Los gnomos de Gnomeregan, cuya brillantez tecnológica había aportado a la Alianza inventos que iban desde los rifles de precisión hasta los submarinos experimentales, enfrentaban una tragedia propia que era al mismo tiempo una vergüenza nacional y un misterio sin resolver. Su ciudad subterránea, Gnomeregan, una maravilla de la ingeniería que se extendía por kilómetros bajo la superficie de Dun Morogh con sus niveles de laboratorios, fábricas y residencias interconectados por un sistema de transporte que habría asombrado a cualquier ingeniero humano o enano, había sido invadida por los troggs, criaturas subterráneas de una brutalidad que contrastaba grotescamente con su apariencia torpe y que habían brotado de las profundidades en números que abrumaron las defensas gnómicas antes de que nadie pudiera comprender de dónde venían. En un intento desesperado por repeler a los invasores, el líder de los gnomos, Mekigeniero Mekkatorque, autorizó la irradiación de los niveles inferiores de la ciudad, un acto que debería haber eliminado a los troggs pero que, debido a la traición de su consejero Termoclavo, quien había saboteado deliberadamente la operación, resultó en la contaminación radiactiva de toda Gnomeregan. La mayoría de la población gnómica murió o fue transformada por la radiación en leprosos gnómicos, criaturas enloquecidas que vagaban por los túneles irradiados con expresiones de demencia y cuerpos desfigurados, y los supervivientes se refugiaron en Forjaz como un pueblo en el exilio, compartiendo la ciudad de los enanos con una gratitud que no lograba ocultar la humillación de haber perdido su hogar por una combinación de invasión y traición interna. Mekkatorque gobernaba a su pueblo desde el Taller de los Gnomos en Forjaz, planificando incansablemente la reconquista de Gnomeregan mientras sus mejores ingenieros diseñaban las armas y máquinas que la Alianza necesitaba para enfrentar las múltiples amenazas que la acechaban.

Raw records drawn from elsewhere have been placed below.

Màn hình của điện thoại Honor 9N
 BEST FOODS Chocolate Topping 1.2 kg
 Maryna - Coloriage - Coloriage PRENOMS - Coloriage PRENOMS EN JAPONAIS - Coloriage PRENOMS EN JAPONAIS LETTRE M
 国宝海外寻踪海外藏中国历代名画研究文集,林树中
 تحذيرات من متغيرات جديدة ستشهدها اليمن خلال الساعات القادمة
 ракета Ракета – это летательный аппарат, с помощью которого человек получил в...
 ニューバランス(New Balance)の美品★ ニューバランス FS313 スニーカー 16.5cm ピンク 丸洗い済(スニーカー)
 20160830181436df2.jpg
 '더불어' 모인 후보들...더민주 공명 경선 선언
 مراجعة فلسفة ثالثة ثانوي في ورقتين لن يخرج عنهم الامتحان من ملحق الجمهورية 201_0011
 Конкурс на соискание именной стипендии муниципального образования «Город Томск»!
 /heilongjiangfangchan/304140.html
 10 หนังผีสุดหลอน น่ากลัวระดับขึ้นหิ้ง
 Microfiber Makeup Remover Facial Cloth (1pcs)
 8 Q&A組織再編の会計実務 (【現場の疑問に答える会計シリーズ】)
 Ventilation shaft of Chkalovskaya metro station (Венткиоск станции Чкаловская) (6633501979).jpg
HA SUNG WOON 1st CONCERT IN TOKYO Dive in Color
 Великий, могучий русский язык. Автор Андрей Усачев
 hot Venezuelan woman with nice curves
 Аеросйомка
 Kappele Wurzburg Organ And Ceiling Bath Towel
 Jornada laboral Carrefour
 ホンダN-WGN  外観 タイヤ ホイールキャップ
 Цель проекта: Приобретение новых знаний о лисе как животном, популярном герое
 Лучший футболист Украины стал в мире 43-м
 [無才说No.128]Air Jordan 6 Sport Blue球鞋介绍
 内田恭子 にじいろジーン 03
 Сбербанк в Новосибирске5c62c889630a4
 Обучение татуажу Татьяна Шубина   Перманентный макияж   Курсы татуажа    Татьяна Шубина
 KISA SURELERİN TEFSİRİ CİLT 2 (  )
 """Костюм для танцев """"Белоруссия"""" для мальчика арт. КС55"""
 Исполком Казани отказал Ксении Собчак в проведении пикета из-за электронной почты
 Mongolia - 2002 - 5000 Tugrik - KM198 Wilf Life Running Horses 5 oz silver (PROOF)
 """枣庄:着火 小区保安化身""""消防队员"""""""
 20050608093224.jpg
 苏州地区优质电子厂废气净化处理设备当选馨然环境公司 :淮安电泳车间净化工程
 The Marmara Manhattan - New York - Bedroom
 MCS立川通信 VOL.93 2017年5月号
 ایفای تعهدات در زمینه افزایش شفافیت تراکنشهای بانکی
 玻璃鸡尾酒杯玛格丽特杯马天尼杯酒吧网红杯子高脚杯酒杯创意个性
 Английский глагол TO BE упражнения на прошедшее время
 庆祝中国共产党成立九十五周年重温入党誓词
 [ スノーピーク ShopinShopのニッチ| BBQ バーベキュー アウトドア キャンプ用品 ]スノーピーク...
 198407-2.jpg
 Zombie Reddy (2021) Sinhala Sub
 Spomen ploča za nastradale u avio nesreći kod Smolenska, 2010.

En las costas occidentales de Kalimdor, los elfos de la noche se habían unido formalmente a la Alianza, una decisión que muchos entre los kaldorei consideraban tan necesaria como amarga, pues significaba abandonar diez mil años de aislamiento para aliarse con razas cuya presencia en Kalimdor apenas toleraban y cuyas costumbres, desde la magia arcana de los humanos hasta la industrialización ruidosa de los gnomos, resultaban profundamente ajenas a un pueblo que vivía en simbiosis con los bosques. Tyrande Susurravientos y Malfurion Tempestira lideraban a su pueblo desde la nueva ciudad de Darnassus, construida sobre las ramas de Teldrassil, un nuevo Árbol del Mundo que los druidas habían cultivado como sucesor de Nordrassil en un acto de esperanza que era también un acto de desafío contra la mortalidad que ahora los alcanzaba. Sin embargo, Teldrassil no había recibido la bendición de los Aspectos Dragón como lo había hecho Nordrassil, y en consecuencia no restauraba la inmortalidad perdida ni proporcionaba la misma protección espiritual, y los druidas más sabios percibían en sus raíces una inestabilidad sutil pero preocupante que sugería que el árbol crecía no según los patrones naturales de la vida sino según algo más oscuro, una influencia que no podían identificar pero que sentían como se siente una corriente fría bajo la superficie de un lago cálido. Los elfos de la noche patrullaban Vallefresno y las regiones circundantes con la vigilancia de un pueblo que había aprendido que los bosques sagrados podían ser corrompidos y que la inmortalidad podía perderse, y su unión con la Alianza, aunque cargada de desconfianza mutua, proporcionaba a ambas partes algo que necesitaban desesperadamente: a los elfos, el apoyo militar y logístico de un continente donde ya no podían depender exclusivamente de su propia fuerza; a la Alianza, el conocimiento ancestral y el poder druídico de la civilización más antigua del mundo.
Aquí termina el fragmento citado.